**WORK REQUIRED**
Only lines containing the word "label" belong in the answer; copy each one from the records.

**DATA FOR THIS EXERCISE**

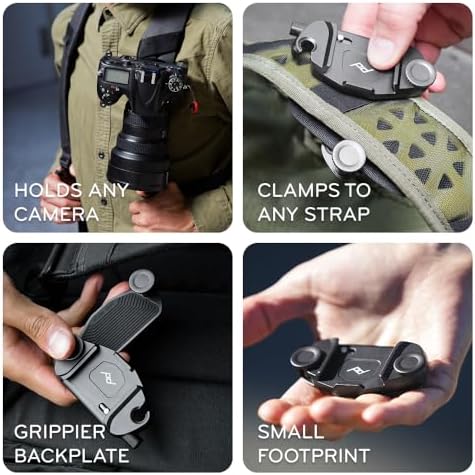 HOLDS ANY CAMERA

CLAMPS TO ANY STRAP

GRIPPIER BACKPLATE

SMALL FOOTPRINT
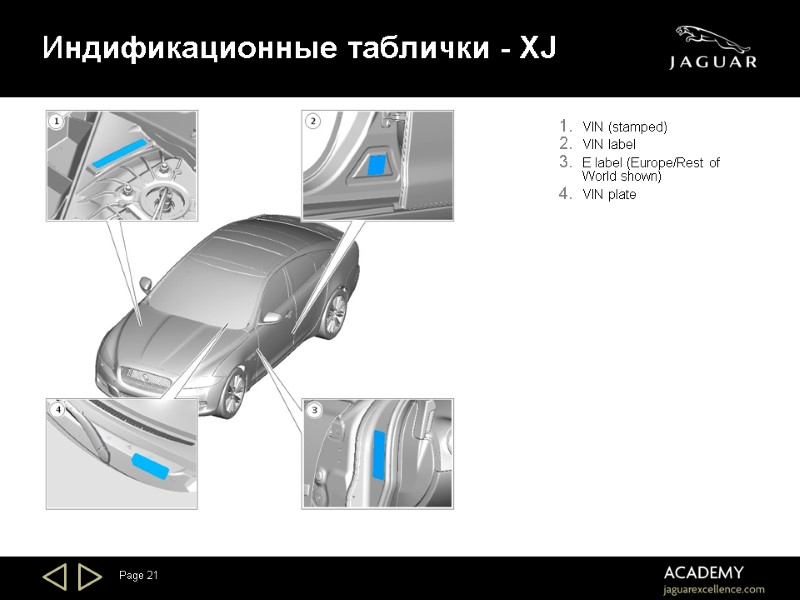 Индификационные таблички - XJ

JAGUAR

1

2

3

4

1. VIN (stamped)
2. VIN label
3. E label (Europe/Rest of World shown)
4. VIN plate

Page 21

ACADEMY
jaguarexcellence.com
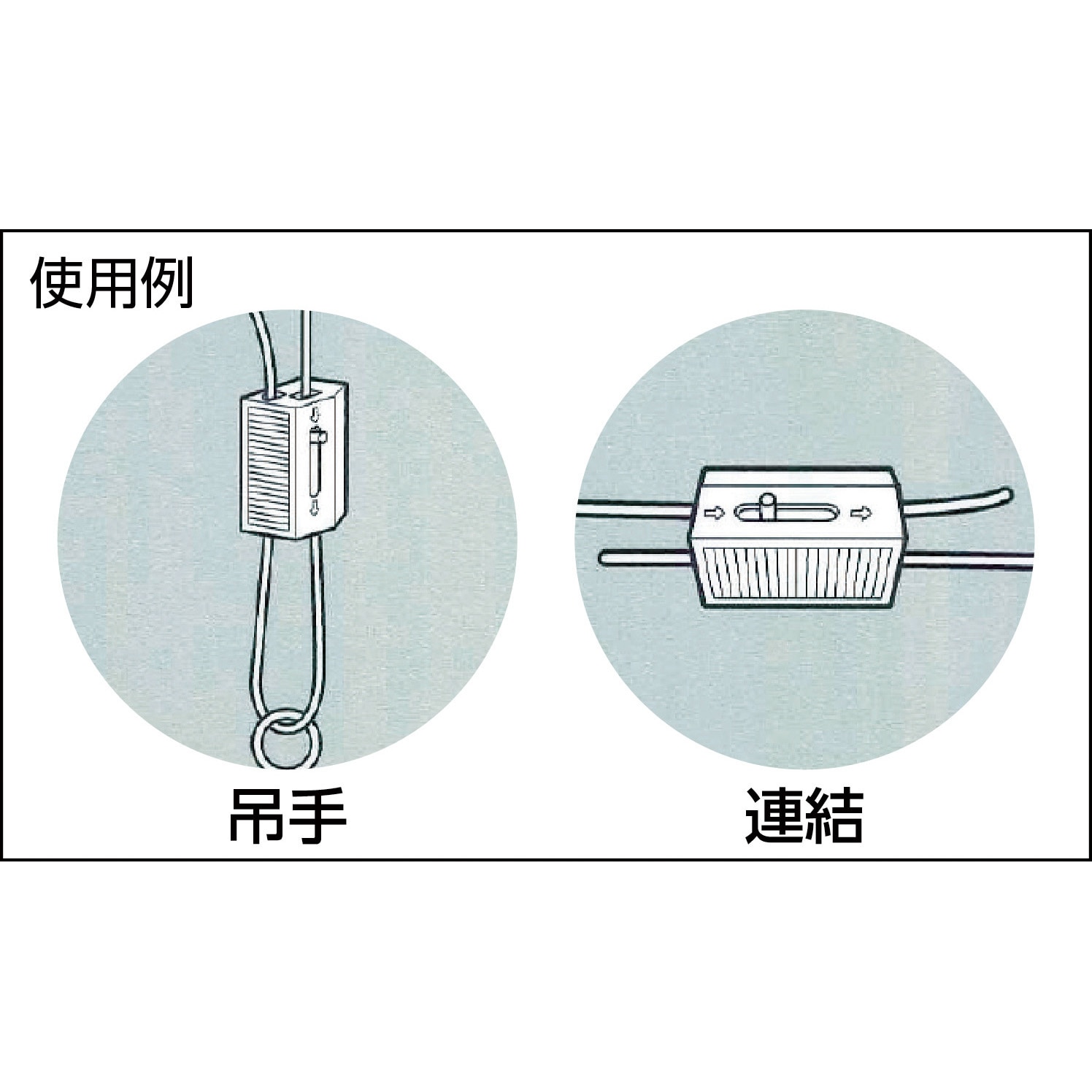 使用例

吊手

連結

**ANSWER BOX**
2. VIN label
3. E label (Europe/Rest of World shown)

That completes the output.